Today is special already and I'm spooked. Never do I wake up voluntarily, never do I jump out of bed early.

That's not true. I'm still a sucker for birthdays and christmas, but that's not cool - shows a certain reluctance to grow up - so lets just say, it is very rare that I find:

1. the sun is streaming through the window, and it causes me to wake
2. this is not a source of annoyance to me, which is unusual
3. especially when you consider how much wine (white, red, champagne, you name it, I'm not fussy) I drank at the barbeque last night
4. and the vast variety of alcohol I injested all weekend
5. and the fact that my stomach feels like a leaden weight of barbequed grease
6. despite this, I leap (somewhat shakily - my head's fuzzy) out of said bed
7. even though there is the prospect of lazy cuddles half asleep beside me
8. and here I sit, confused, tapping on the keyboard.

A very strange day indeed.
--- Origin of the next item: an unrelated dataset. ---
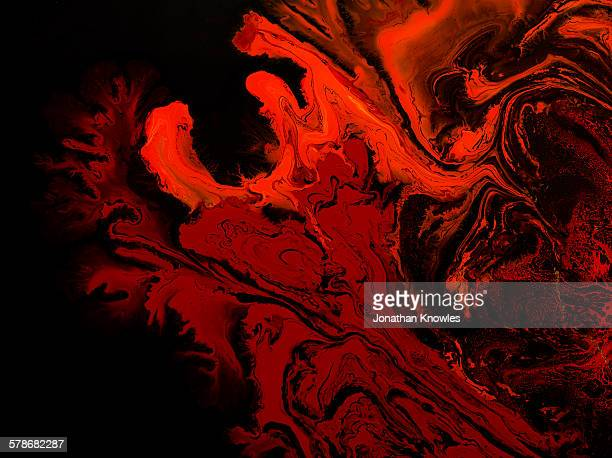 Red marbling paint on black background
Being morbid, despite the leaping (no I'm not a leaping nun, I mean out of bed), I'm now beginning to feel uneasy, a bit look over the shoulder and shiverish.

Maybe this is why people such as I sleep in all the time. Perhaps there is a reason why people like me sleep in - maybe I've messed with the world's buzz, in some sort of chaos theory, butterfly (insert Irish elephant girl) wings flapping way.

Now I'm very freaked. Maybe I should go back to bed and sleep it out.